The winger looked more comfortable in the Champions League, where en route to our only appearance in the final we would change from our League formation into a 5-man midfield, Reyes and Pires swapping effectively from the wings into the number 10 role.
Whatever he said to Mr Wenger about being happy, stories in his homeland would never go away. Whether it was the weather, the food, the language, etc, there was always something wrong.
On the pitch Man United were now tactically targeting him believing he wasn’t tough enough. A Darren Fletcher would start purely with the instruction of kicking him.
The Spanish press obsessed with him since a teenager wanted to know why he was playing second fiddle to Thierry Henry and not developing how they assumed he would. They went to the level of tricking him on a radio station saying there were ‘bad people at Arsenal’ thinking he was talking to Real Madrid officials.
When eventually he was swapped with Baptista our manager made it clear how he felt unfair tactics from those at the Bernadeau had distracted the youngster, Meaning he never settled like a Fabregas, Alonso, Torres, etc.
To the likes of Marca, it was the perfect narrative. The man heralded as Spain’s future was now back home at the biggest club in the world. This would be the year they accepted he might never get to the level of a Raul.
While playing his part in winning La Liga (6 goals in 30 games), he was never going to be a Galactico, and with Beckham and Roberto Carlos departing, money was instead invested in Robben and Sneijder.
Suddenly the player had a crisis in confidence. In his mind he was too big for Arsenal, but it turned out too small for Real.

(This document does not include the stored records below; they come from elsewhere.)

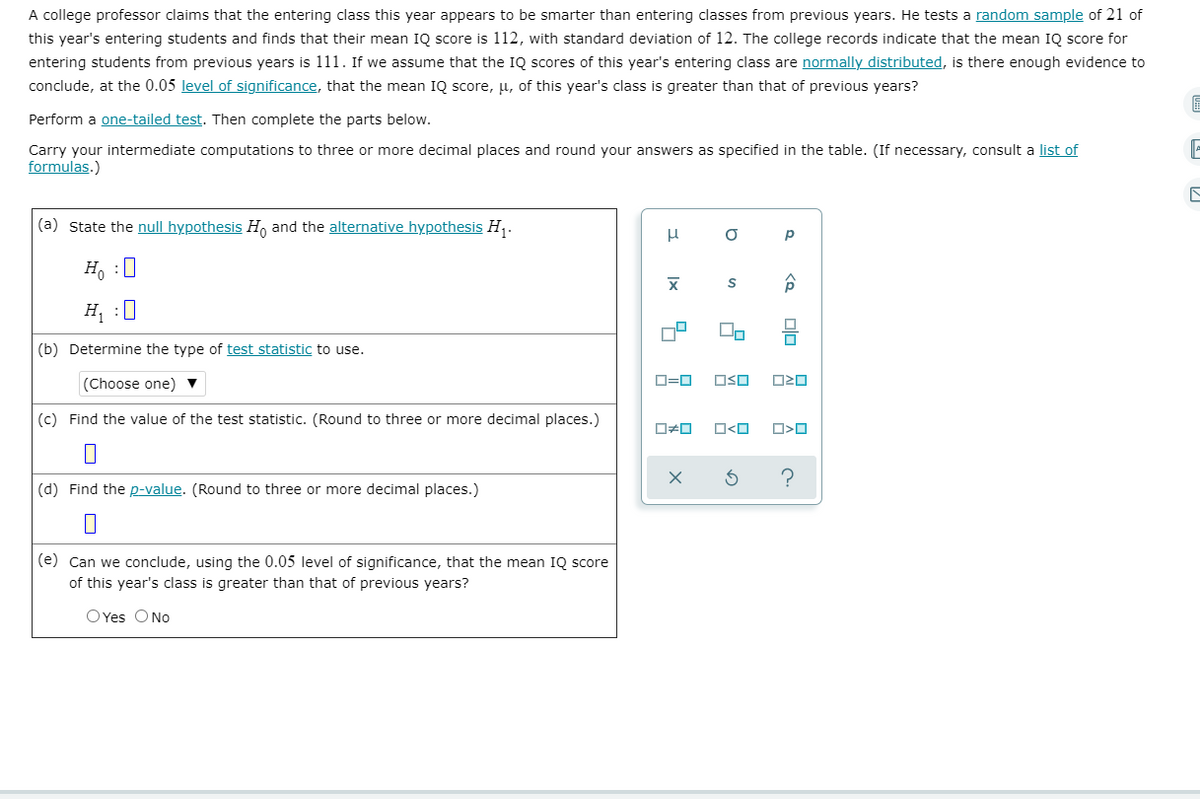 A college professor claims that the entering class this year appears to be smarter than entering classes from previous years. He tests a random sample of 21 of
this year's entering students and finds that their mean IQ score is 112, with standard deviation of 12. The college records indicate that the mean IQ score for
entering students from previous years is 111. If we assume that the IQ scores of this year's entering class are normally distributed, is there enough evidence to
conclude, at the 0.05 level of significance, that the mean IQ score, µ, of this year's class is greater than that of previous years?
Perform a one-tailed test. Then complete the parts below.
Carry your intermediate computations to three or more decimal places and round your answers as specified in the table. (If necessary, consult a list of
formulas.)
(a) State the null hypothesis H, and the alternative hypothesis H,.
p
H, :0
H¡ :0
(b) Determine the type of test statistic to use.
(Choose one) ▼
D=0
OSO
(c) Find the value of the test statistic. (Round to three or more decimal places.)
O<O
(d) Find the p-value. (Round to three or more decimal places.)
(e) Can we conclude, using the 0.05 level of significance, that the mean IQ score
of this year's class is greater than that of previous years?
O Yes O No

His agent hinted that maybe he gives it a second try in North London, but that bridge had been burned.
Atletico Madrid paid 12 million for him but after one season he hadn’t managed a single goal in 35 games so, as Spain were winning Euro 2008, the man that was once called their future was being loaned out to Portugal….

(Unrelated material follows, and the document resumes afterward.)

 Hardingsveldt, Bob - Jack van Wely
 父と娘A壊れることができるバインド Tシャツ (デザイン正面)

His spell in Benfica was a turning point. Not because he won the cup, but he met Sanchez Flores. So, when Flores happened to be offered the Atletico job, he wanted to keep Reyes, having worked with him for a year in Lisbon. Playing with the likes of Forlan and Aguero, Reyes was seen as crucial to them winning the Europa League in 2010. He won the trophy again in 2012 although had lost his mojo when Flores left.

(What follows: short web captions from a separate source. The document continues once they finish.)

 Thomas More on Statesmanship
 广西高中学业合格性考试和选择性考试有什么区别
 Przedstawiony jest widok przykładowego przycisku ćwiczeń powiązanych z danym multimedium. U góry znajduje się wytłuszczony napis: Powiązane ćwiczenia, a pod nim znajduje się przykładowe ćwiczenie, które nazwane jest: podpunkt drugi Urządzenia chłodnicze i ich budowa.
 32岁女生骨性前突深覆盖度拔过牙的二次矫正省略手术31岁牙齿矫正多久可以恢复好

In his 5 final seasons with Sevilla he would only score 3 la Liga goals but there was something romantic about those European Nights. It was almost like it was his destiny.
He started the 2014 Europa League Final, captained and made 2 goals in the 2015 win, injury meant he missed the 2016 Final but he still got a medal.
Reyes was reunited with Flores at Espanyol for a season before moving down the divisions in between a stint in Japan
In June of last year, the same month his son signed for Real Madrid ‘s academy, Reyes, along with his cousin Jonathan, died after a car crash. I should stress that police had denied reports of speeding at 135 mph stating the vehicle was moving approx. 66-85 mph.
If he wasn’t quite Spain’s next big thing it was because he happened to be playing in their golden generation. This was still a young man who lived his dream. He won An FA Cup, A Portuguese Cup, The Premiership, La Liga (as well as Segunda), the UEFA Super Cup and 5 Europa Leagues.
He also played at a World Cup and won the 2002 under 19 Euro’s.
His funeral was in Sevilla. The night before the ceremony, his coffin was taken to their stadium with thousands on the street. He wouldn’t have had it any other way. These were his people; he was one of them. His club, his City, where he was so proud to have given service during their European successes.